We are no longer living in a humane society, and we treat animals better than our fellow human beings. Something has gone terribly wrong in Great Britain! It’s no longer great.

Published in The Peeblesshire News on Friday 16 July 2021.

Australian Trade Deal will Decimate British Farmers and Lower Food Quality in the UK

This week Bosco Santimano founder and executive director of social enterprise You Can Cook, shares his thoughts on the impact on British farming of the newly signed trade deal with Australia.

 So, a trade deal has been signed with our furthermost neighbour on the other side of the world! Great news for Australia but bad news for British farmers as it seems food standards have been lowered in order to get this trade deal. We have been warned repeatedly by the National Farmers Union that there was a danger to safety standards being compromised in order to get a trade deal no matter what adverse impact it will have on our high standards of farming and consumer food safety laws. What do readers think about this trade deal and will it undermine decades of hard work put in by various legal bodies and farming institutions to raise overall welfare standards of farms, farmers and the consumers? Going by the recent headlines since the deal was announced, it seems we as a nation have compromised our food standards; but by how much? This will be determined in the coming months and years as the small print of the trade deal will be put in practice and by then of course its too late! Our concern as a grass-root organisation is that this new trade deal will be a template for all future deals including with our biggest trading partners, the US of A. If you think Australian welfare standards are low and unacceptable wait until we have a trade deal with the US and other countries around the world that have an appalling record when it comes to animal welfare and food standards.

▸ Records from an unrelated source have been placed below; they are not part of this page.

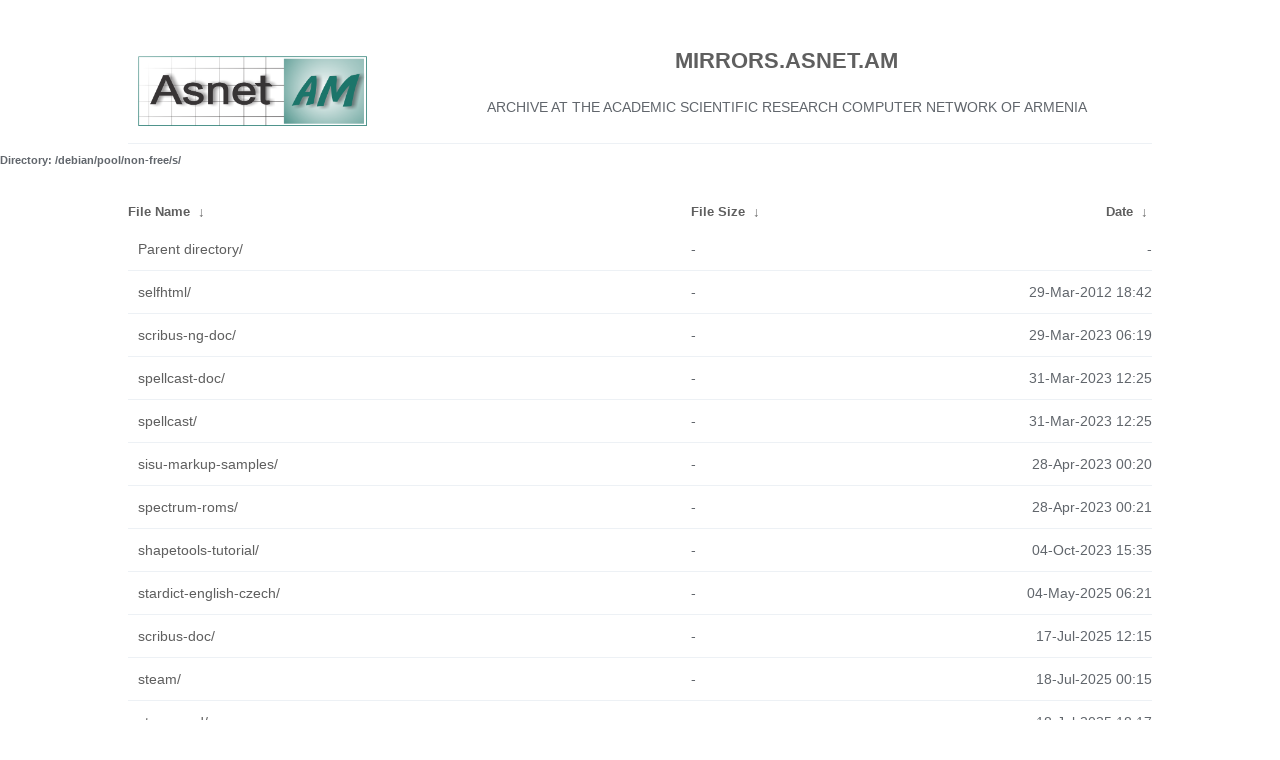

--- FILE ---
content_type: text/html
request_url: http://mirrors.asnet.am/debian/pool/non-free/s/?C=M&O=A
body_size: 1537
content:
<!DOCTYPE html PUBLIC "-//W3C//DTD XHTML 1.0 Transitional//EN"
"http://www.w3.org/TR/xhtml1/DTD/xhtml1-transitional.dtd">
<html>
    <head>
        <meta charset="utf-8">
        <meta http-equiv="x-ua-compatible" content="IE=edge">
        <title>MIRRORS.ASNET.AM</title>
        <meta name="viewport" content="width=device-width, initial-scale=1">
        <link rel="stylesheet" href="/NFIT/styles.css">
    </head>
<body>
<table cellpadding="0" cellspacing="0" border="0" width="100%" height="100%">
<tr>
<td>
<a href="https://asnet.am/"><img src="/NFIT/logo2016.png" alt="ASNET-AM" height="70"></a>
</td>
<td>
<h2><center><a href="http://mirrors.asnet.am/">MIRRORS.ASNET.AM</a></h2></center> 
<div style="line-height:27px;padding:17px 10px;text-align:center;text-transform:uppercase;">
Archive at the Academic Scientific Research Computer Network of Armenia          </div>
</td>
</tr>
</table>

<body>
<!--
header.html
© 2015-17, Lilian Besson (Naereen) and contributors,
open-sourced under the MIT License, https://lbesson.mit-license.org/
hosted on GitHub, https://GitHub.com/Naereen/Nginx-Fancyindex-Theme
-->
<h6>Directory:
/debian/pool/non-free/s/</h1>
<table id="list" cellpadding="0.1em" cellspacing="0">
<colgroup><col width="55%"/><col width="20%"/><col width="25%"/></colgroup>
<thead><tr><th><a href="?C=N&O=A">File Name</a>&nbsp;<a href="?C=N&O=D">&nbsp;↓&nbsp;</a></th><th><a href="?C=S&O=A">File Size</a>&nbsp;<a href="?C=S&O=D">&nbsp;↓&nbsp;</a></th><th><a href="?C=M&O=A">Date</a>&nbsp;<a href="?C=M&O=D">&nbsp;↓&nbsp;</a></th></tr></thead>
<tbody><tr><td><a href="../?C=M&amp;O=A">Parent directory/</a></td><td>-</td><td>-</td></tr><tr><td><a href="selfhtml/?C=M&amp;O=A">selfhtml/</a></td><td>-</td><td>29-Mar-2012 18:42</td></tr>
<tr><td><a href="scribus-ng-doc/?C=M&amp;O=A">scribus-ng-doc/</a></td><td>-</td><td>29-Mar-2023 06:19</td></tr>
<tr><td><a href="spellcast-doc/?C=M&amp;O=A">spellcast-doc/</a></td><td>-</td><td>31-Mar-2023 12:25</td></tr>
<tr><td><a href="spellcast/?C=M&amp;O=A">spellcast/</a></td><td>-</td><td>31-Mar-2023 12:25</td></tr>
<tr><td><a href="sisu-markup-samples/?C=M&amp;O=A">sisu-markup-samples/</a></td><td>-</td><td>28-Apr-2023 00:20</td></tr>
<tr><td><a href="spectrum-roms/?C=M&amp;O=A">spectrum-roms/</a></td><td>-</td><td>28-Apr-2023 00:21</td></tr>
<tr><td><a href="shapetools-tutorial/?C=M&amp;O=A">shapetools-tutorial/</a></td><td>-</td><td>04-Oct-2023 15:35</td></tr>
<tr><td><a href="stardict-english-czech/?C=M&amp;O=A">stardict-english-czech/</a></td><td>-</td><td>04-May-2025 06:21</td></tr>
<tr><td><a href="scribus-doc/?C=M&amp;O=A">scribus-doc/</a></td><td>-</td><td>17-Jul-2025 12:15</td></tr>
<tr><td><a href="steam/?C=M&amp;O=A">steam/</a></td><td>-</td><td>18-Jul-2025 00:15</td></tr>
<tr><td><a href="steamcmd/?C=M&amp;O=A">steamcmd/</a></td><td>-</td><td>18-Jul-2025 18:17</td></tr>
<tr><td><a href="solvate/?C=M&amp;O=A">solvate/</a></td><td>-</td><td>20-Jul-2025 00:21</td></tr>
<tr><td><a href="snmp-mibs-downloader/?C=M&amp;O=A">snmp-mibs-downloader/</a></td><td>-</td><td>21-Jul-2025 18:14</td></tr>
<tr><td><a href="sauerbraten/?C=M&amp;O=A">sauerbraten/</a></td><td>-</td><td>22-Jul-2025 00:15</td></tr>
<tr><td><a href="sl-modem/?C=M&amp;O=A">sl-modem/</a></td><td>-</td><td>30-Aug-2025 02:11</td></tr>
<tr><td><a href="sift/?C=M&amp;O=A">sift/</a></td><td>-</td><td>28-Sep-2025 05:54</td></tr>
<tr><td><a href="sweethome3d-furniture-nonfree/?C=M&amp;O=A">sweethome3d-furniture-nonfree/</a></td><td>-</td><td>01-Nov-2025 22:30</td></tr>
<tr><td><a href="seq-gen/?C=M&amp;O=A">seq-gen/</a></td><td>-</td><td>21-Dec-2025 13:59</td></tr>
<tr><td><a href="snaphu/?C=M&amp;O=A">snaphu/</a></td><td>-</td><td>21-Dec-2025 14:00</td></tr>
<tr><td><a href="svox/?C=M&amp;O=A">svox/</a></td><td>-</td><td>21-Dec-2025 17:59</td></tr>
<tr><td><a href="sgb/?C=M&amp;O=A">sgb/</a></td><td>-</td><td>28-Dec-2025 01:47</td></tr>
<tr><td><a href="stardict-german-czech/?C=M&amp;O=A">stardict-german-czech/</a></td><td>-</td><td>14-Jan-2026 12:07</td></tr>
</tbody></table>    <footer>
	<span>
<a href="https://asnet.am/" target=_blank>Academic Scientific Research Computer Network of Armenia (ASNET-AM)</a>
	</span>
    </footer>
    <script src="/NFIT/addNginxFancyIndexForm.js"></script>
</body>
</html>
<!--
footer.html
© 2015-17, Lilian Besson (Naereen) and contributors,
open-sourced under the MIT License, https://lbesson.mit-license.org/
hosted on GitHub, https://GitHub.com/Naereen/Nginx-Fancyindex-Theme
-->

To give you an example, hormone-fed beef is banned in the UK but legal in Australia along with barren battery cages, sow stalls and hot branding! The UK has signed up to the Paris agreement on climate change, but this trade deal shatters the environmental target and goals that this country has set to reduce carbon emissions. Profit seems to be the sole motive and as usual the big corporations and landowners are likely to benefit from the trade deal while small, local farmers will be out-priced within the UK local market to cheap imported food products coming from far away lands. Trade deals are by nature compromising to the country that stands to benefit the least in terms of real impact on ordinary people. Mark Lynch from Oghma Partners said that nations with larger herds, such as Australia, will still benefit from the economies of scale. “Economics dictates that UK farmers are at a scale disadvantage and already marginal producers, such as upland sheep farmers, will logically inevitably suffer. This begs the question that, after the fishery fiasco will farmers be next in the firing line for losing their livelihood and means to support themselves and their families?

Many citizens of this country are making an informed choice of sourcing their foods locally in the hope of reducing their carbon footprint wherever they can. This trade deal, pandemic, job losses and dire financial circumstances of many individuals and families will leave no choice for consumers as most will be forced to buy cheap food imports produced in many cases with very low food safety standards.

We are going backwards and as a consequence future generations will be subjected to low nutritious food in their diets, thus having a knock-on effect on their health.

Published in The Peeblesshire News on Friday 2nd July 2021.